Serbian writer Danilo Kiš retells the story of the Seven Sleepers in a short story, "The Legend of the Sleepers", in his book The Encyclopedia of the Dead. Italian author Andrea Camilleri incorporates the story in his novel The Terracotta Dog.
The Seven Sleepers appear in two books of Susan Cooper's The Dark Is Rising series; Will Stanton awakens them in The Grey King, and in Silver on the Tree they ride in the last battle against the Dark.
The Seven Sleepers series by Gilbert Morris takes a modern approach to the story, in which seven teenagers must be awakened to fight evil in a post-nuclear-apocalypse world.
John Buchan refers to the Seven Sleepers in The Three Hostages, where Richard Hannay surmises that his wife Mary, who is a sound sleeper, is descended from one of the seven who has married one of the Foolish Virgins.
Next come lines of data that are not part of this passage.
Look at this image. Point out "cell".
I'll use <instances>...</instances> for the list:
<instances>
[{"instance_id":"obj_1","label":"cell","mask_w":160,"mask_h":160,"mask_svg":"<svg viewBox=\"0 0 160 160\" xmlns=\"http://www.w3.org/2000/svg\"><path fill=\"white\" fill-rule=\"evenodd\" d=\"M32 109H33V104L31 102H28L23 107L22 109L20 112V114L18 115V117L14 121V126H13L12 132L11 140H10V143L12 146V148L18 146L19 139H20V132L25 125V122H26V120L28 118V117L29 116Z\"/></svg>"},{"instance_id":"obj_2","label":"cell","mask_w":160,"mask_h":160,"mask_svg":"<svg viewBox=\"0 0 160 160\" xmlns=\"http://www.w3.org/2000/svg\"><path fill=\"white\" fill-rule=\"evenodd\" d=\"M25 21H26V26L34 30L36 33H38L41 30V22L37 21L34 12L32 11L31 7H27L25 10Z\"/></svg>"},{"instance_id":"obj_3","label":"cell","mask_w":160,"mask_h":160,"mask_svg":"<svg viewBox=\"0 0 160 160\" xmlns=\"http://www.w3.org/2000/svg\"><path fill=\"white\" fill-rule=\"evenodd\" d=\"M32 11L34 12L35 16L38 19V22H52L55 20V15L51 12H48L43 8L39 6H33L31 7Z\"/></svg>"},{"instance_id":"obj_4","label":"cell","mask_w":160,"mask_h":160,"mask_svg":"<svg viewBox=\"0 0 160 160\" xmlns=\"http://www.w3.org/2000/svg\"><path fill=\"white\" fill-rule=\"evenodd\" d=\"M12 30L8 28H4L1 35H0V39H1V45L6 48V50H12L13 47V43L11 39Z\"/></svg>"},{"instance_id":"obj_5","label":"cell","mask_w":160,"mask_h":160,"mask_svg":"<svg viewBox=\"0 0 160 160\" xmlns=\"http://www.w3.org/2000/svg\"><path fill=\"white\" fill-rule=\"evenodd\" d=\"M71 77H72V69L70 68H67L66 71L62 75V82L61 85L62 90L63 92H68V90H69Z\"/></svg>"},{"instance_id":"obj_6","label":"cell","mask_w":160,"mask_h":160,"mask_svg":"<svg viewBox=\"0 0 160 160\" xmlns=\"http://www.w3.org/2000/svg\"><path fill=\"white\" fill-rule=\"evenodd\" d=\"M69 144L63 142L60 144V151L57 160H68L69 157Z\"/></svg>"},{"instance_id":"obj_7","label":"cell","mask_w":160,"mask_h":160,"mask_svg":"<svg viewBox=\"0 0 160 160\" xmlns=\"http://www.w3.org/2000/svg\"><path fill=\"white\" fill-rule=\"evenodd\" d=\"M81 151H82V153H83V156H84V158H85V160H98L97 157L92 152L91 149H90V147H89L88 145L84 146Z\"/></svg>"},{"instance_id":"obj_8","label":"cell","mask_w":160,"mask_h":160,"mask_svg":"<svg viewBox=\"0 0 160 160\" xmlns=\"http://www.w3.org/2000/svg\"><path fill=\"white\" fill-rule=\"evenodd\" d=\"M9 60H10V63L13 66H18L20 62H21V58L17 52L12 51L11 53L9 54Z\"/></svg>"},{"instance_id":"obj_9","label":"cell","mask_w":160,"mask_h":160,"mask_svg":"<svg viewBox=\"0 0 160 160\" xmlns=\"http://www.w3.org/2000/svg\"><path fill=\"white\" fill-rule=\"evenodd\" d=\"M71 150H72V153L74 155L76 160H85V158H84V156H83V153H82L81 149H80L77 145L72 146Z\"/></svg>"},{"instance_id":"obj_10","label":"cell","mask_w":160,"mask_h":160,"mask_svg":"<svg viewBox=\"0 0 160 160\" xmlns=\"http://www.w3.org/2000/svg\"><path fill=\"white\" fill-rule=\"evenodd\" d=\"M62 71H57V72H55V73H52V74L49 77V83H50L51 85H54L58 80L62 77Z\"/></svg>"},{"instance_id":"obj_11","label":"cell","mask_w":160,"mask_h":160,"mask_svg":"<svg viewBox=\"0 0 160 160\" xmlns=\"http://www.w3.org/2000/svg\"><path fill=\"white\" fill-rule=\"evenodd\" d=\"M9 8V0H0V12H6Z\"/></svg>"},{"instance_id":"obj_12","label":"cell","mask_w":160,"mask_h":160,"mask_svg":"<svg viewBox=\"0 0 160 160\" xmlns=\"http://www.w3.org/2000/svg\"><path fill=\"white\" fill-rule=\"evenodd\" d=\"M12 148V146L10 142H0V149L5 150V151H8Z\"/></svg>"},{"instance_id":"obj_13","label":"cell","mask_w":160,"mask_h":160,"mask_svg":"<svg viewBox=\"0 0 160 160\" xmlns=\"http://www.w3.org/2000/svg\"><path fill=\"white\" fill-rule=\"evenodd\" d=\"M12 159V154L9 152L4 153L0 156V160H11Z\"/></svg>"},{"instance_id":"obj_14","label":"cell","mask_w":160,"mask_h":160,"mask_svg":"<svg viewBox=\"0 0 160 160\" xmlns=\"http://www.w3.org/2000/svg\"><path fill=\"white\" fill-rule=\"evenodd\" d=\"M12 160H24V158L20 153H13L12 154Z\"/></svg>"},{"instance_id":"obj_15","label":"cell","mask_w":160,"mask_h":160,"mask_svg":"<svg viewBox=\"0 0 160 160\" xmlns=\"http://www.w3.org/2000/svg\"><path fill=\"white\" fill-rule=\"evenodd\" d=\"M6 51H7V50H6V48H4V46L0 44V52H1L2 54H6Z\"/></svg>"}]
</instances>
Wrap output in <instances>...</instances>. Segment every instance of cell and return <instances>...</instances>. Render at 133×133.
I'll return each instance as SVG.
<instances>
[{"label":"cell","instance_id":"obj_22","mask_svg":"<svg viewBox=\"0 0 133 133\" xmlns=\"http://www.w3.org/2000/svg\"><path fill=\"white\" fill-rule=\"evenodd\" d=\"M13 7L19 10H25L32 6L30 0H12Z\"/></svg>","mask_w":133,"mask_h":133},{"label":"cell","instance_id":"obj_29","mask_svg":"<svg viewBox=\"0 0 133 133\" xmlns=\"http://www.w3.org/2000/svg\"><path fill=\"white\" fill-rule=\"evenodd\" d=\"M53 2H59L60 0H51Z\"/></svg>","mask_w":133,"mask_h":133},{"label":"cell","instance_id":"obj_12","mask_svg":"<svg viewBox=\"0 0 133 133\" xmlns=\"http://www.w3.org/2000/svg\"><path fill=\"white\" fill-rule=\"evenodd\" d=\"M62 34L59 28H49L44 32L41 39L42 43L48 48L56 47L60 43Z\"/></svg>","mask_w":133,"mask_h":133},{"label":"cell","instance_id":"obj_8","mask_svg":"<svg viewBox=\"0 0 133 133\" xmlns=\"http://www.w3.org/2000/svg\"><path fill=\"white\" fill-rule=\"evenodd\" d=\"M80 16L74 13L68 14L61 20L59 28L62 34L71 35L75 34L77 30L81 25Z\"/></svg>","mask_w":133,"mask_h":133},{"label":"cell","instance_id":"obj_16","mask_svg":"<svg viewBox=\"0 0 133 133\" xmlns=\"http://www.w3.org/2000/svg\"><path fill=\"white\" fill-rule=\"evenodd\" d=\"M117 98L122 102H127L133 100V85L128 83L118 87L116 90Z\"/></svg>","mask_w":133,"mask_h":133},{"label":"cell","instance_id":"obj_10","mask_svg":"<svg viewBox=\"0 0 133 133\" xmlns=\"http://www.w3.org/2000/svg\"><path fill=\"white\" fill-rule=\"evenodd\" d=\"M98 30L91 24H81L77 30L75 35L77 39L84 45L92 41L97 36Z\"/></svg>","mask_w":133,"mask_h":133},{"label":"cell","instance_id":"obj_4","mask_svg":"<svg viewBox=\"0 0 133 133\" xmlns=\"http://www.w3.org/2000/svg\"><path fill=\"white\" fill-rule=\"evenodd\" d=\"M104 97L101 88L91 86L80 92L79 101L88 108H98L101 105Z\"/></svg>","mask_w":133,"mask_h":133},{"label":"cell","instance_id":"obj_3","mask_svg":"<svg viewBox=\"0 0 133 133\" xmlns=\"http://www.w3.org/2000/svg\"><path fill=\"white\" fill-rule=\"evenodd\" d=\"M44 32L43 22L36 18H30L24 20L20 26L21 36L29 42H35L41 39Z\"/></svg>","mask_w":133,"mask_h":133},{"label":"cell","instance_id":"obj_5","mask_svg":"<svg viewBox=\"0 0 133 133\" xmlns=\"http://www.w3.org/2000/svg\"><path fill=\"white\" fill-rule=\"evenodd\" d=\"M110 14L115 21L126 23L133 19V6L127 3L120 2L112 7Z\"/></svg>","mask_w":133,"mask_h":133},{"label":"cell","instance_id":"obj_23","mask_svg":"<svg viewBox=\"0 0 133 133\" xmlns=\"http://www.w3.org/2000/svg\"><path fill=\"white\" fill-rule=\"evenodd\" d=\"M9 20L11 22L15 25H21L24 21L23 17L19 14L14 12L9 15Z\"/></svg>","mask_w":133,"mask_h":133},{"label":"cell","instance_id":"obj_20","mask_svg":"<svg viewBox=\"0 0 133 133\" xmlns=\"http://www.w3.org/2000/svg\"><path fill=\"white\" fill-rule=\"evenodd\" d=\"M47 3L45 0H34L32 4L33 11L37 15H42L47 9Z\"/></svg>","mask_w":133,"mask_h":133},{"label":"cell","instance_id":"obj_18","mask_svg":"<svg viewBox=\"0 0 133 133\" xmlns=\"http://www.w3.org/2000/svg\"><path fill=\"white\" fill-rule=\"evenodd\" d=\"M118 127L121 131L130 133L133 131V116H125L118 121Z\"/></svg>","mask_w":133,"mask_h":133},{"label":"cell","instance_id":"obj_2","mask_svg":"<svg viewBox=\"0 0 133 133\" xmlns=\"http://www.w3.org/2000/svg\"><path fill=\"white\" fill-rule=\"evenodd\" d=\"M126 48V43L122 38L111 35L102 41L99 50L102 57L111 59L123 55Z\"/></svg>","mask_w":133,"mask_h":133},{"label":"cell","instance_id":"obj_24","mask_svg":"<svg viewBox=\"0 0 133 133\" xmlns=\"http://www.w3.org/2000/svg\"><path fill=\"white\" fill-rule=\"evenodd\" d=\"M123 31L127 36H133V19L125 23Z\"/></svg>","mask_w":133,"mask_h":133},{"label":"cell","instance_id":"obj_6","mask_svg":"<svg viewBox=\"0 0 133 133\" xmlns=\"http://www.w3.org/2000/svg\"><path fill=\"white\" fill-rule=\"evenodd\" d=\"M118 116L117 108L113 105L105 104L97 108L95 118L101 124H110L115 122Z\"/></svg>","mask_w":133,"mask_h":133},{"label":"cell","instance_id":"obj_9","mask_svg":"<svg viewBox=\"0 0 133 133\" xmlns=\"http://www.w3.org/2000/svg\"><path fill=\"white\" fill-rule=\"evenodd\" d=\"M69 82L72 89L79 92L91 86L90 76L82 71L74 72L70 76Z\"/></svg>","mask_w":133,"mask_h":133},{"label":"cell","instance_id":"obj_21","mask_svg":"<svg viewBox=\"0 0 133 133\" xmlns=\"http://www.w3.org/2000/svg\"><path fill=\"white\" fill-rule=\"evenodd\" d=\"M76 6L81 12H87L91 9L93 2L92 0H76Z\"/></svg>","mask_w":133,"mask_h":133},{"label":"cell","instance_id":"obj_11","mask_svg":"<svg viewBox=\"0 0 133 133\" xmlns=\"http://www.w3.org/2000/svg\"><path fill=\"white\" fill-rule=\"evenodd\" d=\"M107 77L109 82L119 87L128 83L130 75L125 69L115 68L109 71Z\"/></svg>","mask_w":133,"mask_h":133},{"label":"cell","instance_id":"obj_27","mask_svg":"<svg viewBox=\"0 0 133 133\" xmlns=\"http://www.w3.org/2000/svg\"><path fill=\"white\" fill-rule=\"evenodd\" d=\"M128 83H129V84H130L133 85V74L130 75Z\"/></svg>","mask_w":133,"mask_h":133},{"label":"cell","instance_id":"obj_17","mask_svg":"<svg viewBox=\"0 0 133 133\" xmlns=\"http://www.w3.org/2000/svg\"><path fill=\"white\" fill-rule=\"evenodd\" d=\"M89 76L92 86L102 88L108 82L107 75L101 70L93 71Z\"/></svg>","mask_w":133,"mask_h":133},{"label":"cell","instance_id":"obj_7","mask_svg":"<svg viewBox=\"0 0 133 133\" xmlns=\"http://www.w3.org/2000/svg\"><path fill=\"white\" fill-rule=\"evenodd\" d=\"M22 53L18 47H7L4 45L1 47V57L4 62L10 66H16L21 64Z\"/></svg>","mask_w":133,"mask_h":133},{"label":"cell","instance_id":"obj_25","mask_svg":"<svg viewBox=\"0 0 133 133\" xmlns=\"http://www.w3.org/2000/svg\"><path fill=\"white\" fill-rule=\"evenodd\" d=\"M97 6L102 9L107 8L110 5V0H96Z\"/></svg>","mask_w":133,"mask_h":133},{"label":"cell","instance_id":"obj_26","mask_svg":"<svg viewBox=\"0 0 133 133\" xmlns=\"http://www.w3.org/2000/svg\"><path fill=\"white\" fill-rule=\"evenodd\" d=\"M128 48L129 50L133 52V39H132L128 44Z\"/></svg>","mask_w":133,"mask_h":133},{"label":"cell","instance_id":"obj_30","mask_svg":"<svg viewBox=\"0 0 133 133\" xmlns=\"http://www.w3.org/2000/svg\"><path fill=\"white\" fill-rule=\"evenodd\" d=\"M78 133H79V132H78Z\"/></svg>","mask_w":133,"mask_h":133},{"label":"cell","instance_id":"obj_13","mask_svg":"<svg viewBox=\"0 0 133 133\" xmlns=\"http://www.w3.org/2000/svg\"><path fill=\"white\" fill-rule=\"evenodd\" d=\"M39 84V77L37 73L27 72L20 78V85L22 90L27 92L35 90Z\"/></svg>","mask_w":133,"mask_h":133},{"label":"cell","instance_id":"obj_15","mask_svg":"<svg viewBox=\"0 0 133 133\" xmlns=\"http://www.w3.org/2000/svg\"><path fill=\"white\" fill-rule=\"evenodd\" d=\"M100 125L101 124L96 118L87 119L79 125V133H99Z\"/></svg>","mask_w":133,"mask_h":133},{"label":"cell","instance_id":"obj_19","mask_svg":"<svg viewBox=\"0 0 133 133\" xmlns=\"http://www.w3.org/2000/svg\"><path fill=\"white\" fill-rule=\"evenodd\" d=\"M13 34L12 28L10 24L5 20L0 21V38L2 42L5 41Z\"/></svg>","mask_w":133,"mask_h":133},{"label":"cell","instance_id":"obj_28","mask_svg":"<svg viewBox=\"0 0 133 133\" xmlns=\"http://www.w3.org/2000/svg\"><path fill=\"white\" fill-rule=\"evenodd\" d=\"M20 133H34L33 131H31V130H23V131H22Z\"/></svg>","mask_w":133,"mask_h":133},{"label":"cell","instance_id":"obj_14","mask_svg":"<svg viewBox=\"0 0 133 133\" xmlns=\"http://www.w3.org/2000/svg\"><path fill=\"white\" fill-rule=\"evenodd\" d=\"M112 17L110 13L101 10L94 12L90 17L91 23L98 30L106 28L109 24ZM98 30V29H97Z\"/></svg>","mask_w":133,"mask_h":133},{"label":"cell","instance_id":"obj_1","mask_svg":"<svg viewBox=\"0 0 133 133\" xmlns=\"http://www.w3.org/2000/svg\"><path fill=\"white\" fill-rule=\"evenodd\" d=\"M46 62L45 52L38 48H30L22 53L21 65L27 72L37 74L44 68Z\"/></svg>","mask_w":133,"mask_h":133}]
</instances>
The Persian–Dutch writer Kader Abdolah gives his own interpretation of the Islamic version of the story in the 2000 book Spijkerschrift.
Turkish author Orhan Pamuk alludes to the story, specifically from the perspective of the dog, in the chapter "I am a Dog" in his 2001 novel My Name Is Red.

Linguistic derivatives

In Welsh, a late riser may be referred to as a saith cysgadur—seven sleeper—as in the 1885 novel Rhys Lewis by Daniel Owen, where the protagonist is referred to as such in chapter 37, p. 294.
In Scandinavian Languages, a late riser may be referred to as a sjusovare/syvsover—seven sleeper.
The same is true in Hungarian: hétalvó, literally a "seven-sleeper", or one who sleeps for an entire week, is a colloquial reference to a person who oversleeps or who is typically drowsy.
In Irish, “Na seacht gcodlatáin” refers to hibernating animals.